La hegemonía del trío Fellner, Jenefes y Rivarola, llegó definitivamente a su fin en la jornada de ayer.

Las nuevas autoridades del partido justicialista no quisieron esperar al 31 de marzo, y determinaron ayer mismo, la caducidad de los mandatos tantas veces prorrogados de manera ilegítima.

 

De esta forma, llegó a su fin una era marcada por el cinismo de una conducción que agitó las banderas de la justicia social para la muchedumbre, pero cerró las puertas del partido para abocarse a los negocios con el estado.

Eduardo Fellner, Guillermo Jenefes y Rubén Rivarola fueron los máximos exponentes la política puesta al servicio de los políticos, pero de espalda a la gente.

Consciente de esto, el nuevo conductor del justicialismo, Carlos Haquim, eligió como primer designio de su gestión el punto más débil de sus antecesores: la lucha contra la corrupción.

En línea con lo que impulsa el peronismo renovador en el país, el actual vicegobernador aseguró que la renovada militancia deberá luchar por políticas que apunten a terminar con la impunidad de los corruptos.

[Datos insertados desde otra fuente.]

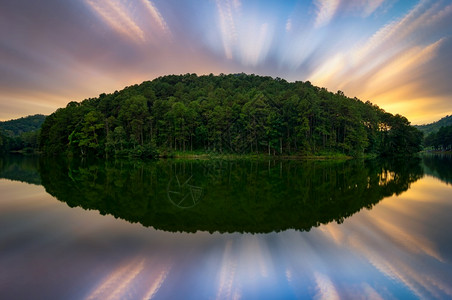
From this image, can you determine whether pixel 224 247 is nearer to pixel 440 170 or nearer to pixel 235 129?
pixel 440 170

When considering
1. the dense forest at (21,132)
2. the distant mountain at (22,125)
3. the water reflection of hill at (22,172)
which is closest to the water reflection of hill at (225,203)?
the water reflection of hill at (22,172)

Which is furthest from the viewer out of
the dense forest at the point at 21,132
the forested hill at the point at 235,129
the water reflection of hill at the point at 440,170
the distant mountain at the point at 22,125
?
the distant mountain at the point at 22,125

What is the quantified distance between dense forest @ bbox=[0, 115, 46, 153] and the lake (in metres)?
115

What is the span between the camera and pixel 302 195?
1323 centimetres

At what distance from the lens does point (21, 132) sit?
16588cm

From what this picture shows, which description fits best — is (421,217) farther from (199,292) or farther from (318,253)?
(199,292)

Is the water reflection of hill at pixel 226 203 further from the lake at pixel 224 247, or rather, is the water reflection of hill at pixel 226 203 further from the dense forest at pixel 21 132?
the dense forest at pixel 21 132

La ley que apunta a que los delitos de corrupción no prescriban y sean investigados a pesar de que haya pasado mucho tiempo, y la ley del arrepentido, para que quienes hayan participado de hechos ilícitos puedan volver sobre sus actos y denunciarlos, son quizás los proyectos más visibles de la nueva era.

Haquim llega agitando la bandera de la transparencia al partido más popular de la provincia.

Justo el valor que estuvo ausente durante los 17 años de gestión de la vieja dirigencia.

El peronismo espera que esta renovación plasme su discurso en la justicia, y que los que vaciaron al partido de Perón y a la provincia, por una vez, rindan cuentas ante la justicia.